WRITTEN TASK >>
Quote all of the entries below word for word.

Records from a collection:
━━━━━━━━━━━━━━━━━━━━━━━━━━━━━━

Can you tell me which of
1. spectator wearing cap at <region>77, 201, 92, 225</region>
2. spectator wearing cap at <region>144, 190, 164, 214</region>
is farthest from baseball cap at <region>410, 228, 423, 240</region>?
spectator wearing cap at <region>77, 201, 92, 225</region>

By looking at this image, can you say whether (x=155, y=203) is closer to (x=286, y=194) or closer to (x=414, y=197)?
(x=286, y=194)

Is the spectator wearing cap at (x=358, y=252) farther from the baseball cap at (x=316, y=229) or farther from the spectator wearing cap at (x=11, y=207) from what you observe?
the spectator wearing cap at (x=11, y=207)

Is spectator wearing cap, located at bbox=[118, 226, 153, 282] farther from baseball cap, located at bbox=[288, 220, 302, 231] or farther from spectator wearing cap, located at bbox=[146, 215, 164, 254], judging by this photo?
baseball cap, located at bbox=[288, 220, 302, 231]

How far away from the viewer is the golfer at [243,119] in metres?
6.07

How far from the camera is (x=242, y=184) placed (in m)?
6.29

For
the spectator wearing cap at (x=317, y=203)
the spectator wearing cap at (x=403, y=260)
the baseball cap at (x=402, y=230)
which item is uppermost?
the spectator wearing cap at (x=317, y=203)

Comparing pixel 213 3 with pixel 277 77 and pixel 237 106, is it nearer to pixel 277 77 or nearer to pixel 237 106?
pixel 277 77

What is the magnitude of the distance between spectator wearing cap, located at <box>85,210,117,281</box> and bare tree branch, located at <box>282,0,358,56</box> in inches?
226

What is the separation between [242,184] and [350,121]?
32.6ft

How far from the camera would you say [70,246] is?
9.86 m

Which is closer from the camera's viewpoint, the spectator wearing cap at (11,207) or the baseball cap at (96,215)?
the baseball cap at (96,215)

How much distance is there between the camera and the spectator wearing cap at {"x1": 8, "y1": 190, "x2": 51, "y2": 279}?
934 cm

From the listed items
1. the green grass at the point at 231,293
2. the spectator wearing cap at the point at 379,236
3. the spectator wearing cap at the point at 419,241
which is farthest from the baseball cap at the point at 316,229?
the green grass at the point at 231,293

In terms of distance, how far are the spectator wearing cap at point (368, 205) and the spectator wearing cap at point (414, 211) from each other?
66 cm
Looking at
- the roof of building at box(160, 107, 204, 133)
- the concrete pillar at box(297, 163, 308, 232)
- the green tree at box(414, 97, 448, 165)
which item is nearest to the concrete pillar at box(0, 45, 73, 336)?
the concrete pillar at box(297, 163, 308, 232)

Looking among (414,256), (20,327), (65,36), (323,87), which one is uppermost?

━━━━━━━━━━━━━━━━━━━━━━━━━━━━━━

TASK ANSWER >>
Can you tell me which of
1. spectator wearing cap at <region>77, 201, 92, 225</region>
2. spectator wearing cap at <region>144, 190, 164, 214</region>
is farthest from baseball cap at <region>410, 228, 423, 240</region>?
spectator wearing cap at <region>77, 201, 92, 225</region>

By looking at this image, can you say whether (x=155, y=203) is closer to (x=286, y=194) or closer to (x=414, y=197)?
(x=286, y=194)

Is the spectator wearing cap at (x=358, y=252) farther from the baseball cap at (x=316, y=229) or farther from the spectator wearing cap at (x=11, y=207) from what you observe?
the spectator wearing cap at (x=11, y=207)

Is spectator wearing cap, located at bbox=[118, 226, 153, 282] farther from baseball cap, located at bbox=[288, 220, 302, 231] or farther from spectator wearing cap, located at bbox=[146, 215, 164, 254], judging by this photo?
baseball cap, located at bbox=[288, 220, 302, 231]

How far away from the viewer is the golfer at [243,119] in metres?
6.07

How far from the camera is (x=242, y=184) placed (in m)?
6.29

For
the spectator wearing cap at (x=317, y=203)
the spectator wearing cap at (x=403, y=260)
the baseball cap at (x=402, y=230)
which item is uppermost?
the spectator wearing cap at (x=317, y=203)

Comparing pixel 213 3 with pixel 277 77 and pixel 237 106, is it nearer to pixel 277 77 or nearer to pixel 237 106?
pixel 277 77

What is the magnitude of the distance between spectator wearing cap, located at <box>85,210,117,281</box> and bare tree branch, located at <box>282,0,358,56</box> in inches?
226

What is the separation between [242,184] and [350,121]?
32.6ft

How far from the camera would you say [70,246] is?
9.86 m

Which is closer from the camera's viewpoint, the spectator wearing cap at (11,207) or the baseball cap at (96,215)?
the baseball cap at (96,215)

How much distance is there between the camera and the spectator wearing cap at {"x1": 8, "y1": 190, "x2": 51, "y2": 279}?
934 cm

From the listed items
1. the green grass at the point at 231,293
2. the spectator wearing cap at the point at 379,236
3. the spectator wearing cap at the point at 419,241
which is farthest from the baseball cap at the point at 316,229?
the green grass at the point at 231,293

In terms of distance, how far are the spectator wearing cap at point (368, 205) and the spectator wearing cap at point (414, 211) from each other?
66 cm
Looking at
- the roof of building at box(160, 107, 204, 133)
- the concrete pillar at box(297, 163, 308, 232)
- the green tree at box(414, 97, 448, 165)
which item is nearest to the concrete pillar at box(0, 45, 73, 336)?
the concrete pillar at box(297, 163, 308, 232)

Looking among (414,256), (20,327), (65,36), (323,87), which one is uppermost?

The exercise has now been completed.